Et vu à travers l’objectif de Myrioramas, c’est presque l’inverse, n’est-ce pas? Au lieu de recevoir des cartes et de se faire dire de faire tout ce qu’elles vous incitent à faire, vous avez un objectif et vous êtes chargé de le retirer des cartes que vous avez données. C’est comme aller vers l’intérieur plutôt que vers l’extérieur – et c’est tout aussi stimulant et intrigant.
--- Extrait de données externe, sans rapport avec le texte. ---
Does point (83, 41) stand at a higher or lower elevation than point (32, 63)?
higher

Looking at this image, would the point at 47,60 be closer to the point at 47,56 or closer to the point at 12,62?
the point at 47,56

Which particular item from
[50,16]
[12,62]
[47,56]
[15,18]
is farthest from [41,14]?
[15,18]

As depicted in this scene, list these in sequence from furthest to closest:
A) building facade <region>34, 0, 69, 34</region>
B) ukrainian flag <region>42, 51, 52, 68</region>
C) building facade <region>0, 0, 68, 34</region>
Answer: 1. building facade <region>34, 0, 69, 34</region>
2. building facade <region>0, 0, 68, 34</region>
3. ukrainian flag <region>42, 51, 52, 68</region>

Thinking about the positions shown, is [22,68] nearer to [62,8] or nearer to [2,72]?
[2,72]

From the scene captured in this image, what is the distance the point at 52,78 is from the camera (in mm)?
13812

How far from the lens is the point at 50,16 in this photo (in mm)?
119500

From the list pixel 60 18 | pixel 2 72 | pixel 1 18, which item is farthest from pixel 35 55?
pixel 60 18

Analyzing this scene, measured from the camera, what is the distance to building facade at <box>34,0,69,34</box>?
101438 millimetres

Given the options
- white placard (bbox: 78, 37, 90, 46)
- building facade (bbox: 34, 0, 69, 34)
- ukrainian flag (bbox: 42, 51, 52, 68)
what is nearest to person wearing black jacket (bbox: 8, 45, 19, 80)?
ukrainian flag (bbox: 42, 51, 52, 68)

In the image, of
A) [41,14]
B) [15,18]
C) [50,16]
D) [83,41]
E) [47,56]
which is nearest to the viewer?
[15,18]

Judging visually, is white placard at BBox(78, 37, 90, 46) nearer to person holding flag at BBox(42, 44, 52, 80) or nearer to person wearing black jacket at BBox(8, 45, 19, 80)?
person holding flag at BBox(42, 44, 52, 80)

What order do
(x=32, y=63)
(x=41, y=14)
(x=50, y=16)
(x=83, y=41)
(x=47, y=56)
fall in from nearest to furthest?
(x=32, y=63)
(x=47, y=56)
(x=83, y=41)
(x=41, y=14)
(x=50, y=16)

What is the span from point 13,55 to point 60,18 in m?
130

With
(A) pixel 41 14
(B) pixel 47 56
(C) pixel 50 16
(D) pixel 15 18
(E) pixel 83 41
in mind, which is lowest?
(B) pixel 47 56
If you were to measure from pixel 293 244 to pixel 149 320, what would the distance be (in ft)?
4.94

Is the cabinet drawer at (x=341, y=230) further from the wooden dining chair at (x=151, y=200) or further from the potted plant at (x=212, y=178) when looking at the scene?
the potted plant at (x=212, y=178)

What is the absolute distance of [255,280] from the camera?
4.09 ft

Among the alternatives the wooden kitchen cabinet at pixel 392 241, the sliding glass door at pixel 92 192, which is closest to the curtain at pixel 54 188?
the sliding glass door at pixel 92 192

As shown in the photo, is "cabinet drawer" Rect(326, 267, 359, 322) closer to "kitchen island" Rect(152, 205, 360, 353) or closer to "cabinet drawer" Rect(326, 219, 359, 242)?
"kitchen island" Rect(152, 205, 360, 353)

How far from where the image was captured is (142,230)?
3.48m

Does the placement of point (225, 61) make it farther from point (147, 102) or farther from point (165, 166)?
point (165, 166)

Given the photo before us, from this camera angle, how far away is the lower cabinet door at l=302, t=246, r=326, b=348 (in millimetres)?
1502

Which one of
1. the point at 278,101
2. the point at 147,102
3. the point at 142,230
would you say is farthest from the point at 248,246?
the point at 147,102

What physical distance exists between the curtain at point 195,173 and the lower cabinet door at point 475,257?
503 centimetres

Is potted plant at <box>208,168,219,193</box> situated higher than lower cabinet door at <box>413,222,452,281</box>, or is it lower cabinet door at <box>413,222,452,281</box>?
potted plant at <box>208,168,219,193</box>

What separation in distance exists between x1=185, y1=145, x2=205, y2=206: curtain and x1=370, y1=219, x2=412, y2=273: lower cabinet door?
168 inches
Vous avez défini une tâche qui doit être résolue, d’une manière ou d’une autre, en cinq cartes. Ce que j’aime à ce sujet, c’est que c’est un jeu parfait de structure et de créativité. Quand il s’agit d’écrire, j’ai toujours pensé que la structure n’est pas là pour être suivie depuis le début mais pour être consultée, négociée avec, quand on est bloqué ou à court d’idées. La négociation comme forme de brassage! Je pense que de Souza serait satisfait de cela.
Plus j’en ai lu sur Myrioramas, plus les cartes semblent n’être qu’un début. Art panoramique – panoramas en mouvement et « crankies », peepshows en papier, cosmoramas, toutes sortes de folies mécaniques et procédurales et papercraft, semblent attirer. C’est un monde dont je ne savais rien et c’est vertigineux. Placez une image après l’autre et soyez surpris: il y a tellement de choses à voir, à découvrir et à apprendre – même avec un petit paquet de cartes.